With two jumps beyond eight metres, Masso earned a spot on the Cuban team for the IAAF World Championships in Beijing. He only managed 7.70m in qualification, but he didn't it allow that to diminish the experience.
"It was a great experience in Beijing, competing in front of the large crowd that came out to support the Chinese jumpers," he said. "I was the first athlete to jump in group A and the nerves got the better of me."
Late start but long jumps
With a late start to training following a long 2015 season, it took him a while to regain his top form in 2016, but he jumped 7.85m in May, one week before his breakthrough performance at the Barrientos Memorial.
As he continues to progress, Masso has found encouraging words and tips from Luis Alberto Bueno, Cuba’s only male world U20 long jump champion, back in 1988, and now a coach for paralympic athletes.
He is often called the next Pedroso, referring to his compatriot Ivan Pedroso, four-time world outdoor champion and the 2000 Olympic champion.
“We met once briefly when I was new in the national junior team.
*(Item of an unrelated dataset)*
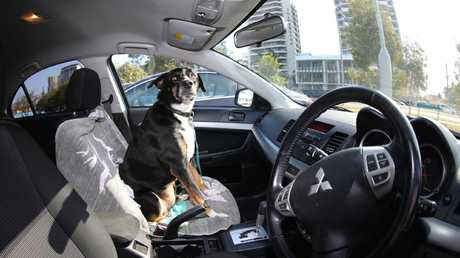 The RSPCA is responding to dogs locked in hot car call-outs every second day. Picture Jason O'Brien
I would love to connect with him and get his advice. I will find him on Facebook. He was famous for his two-and-a-half hitch-kicks. I only managed to do it once at the Barrientos Memorial. My coach will help me prepare to do two and a half next year.”
Due to his sporting commitments, Masso is unable to visit his hometown as often as he would like, so he was motivated when his parents came to see him compete at the national championships in March and then at the Barrientos Memorial.
“They are obviously very happy and remind me to continue working hard for my dreams,” he says. “I am aware of my talent and my strong points such as speed, the take-off and my bouncing ability. I just focused on my training and the results will follow.”
When he steps on to the runway at the IAAF World U20 Championships Bydgoszcz 2016, the fans in the Polish city will have good reason to expect something special from Masso.
“I am fortunate enough to compete at the highest level in the long jump at 17," he added. "I am sure Poland and Rio will be two great boosts for my career. I want to enjoy the moment."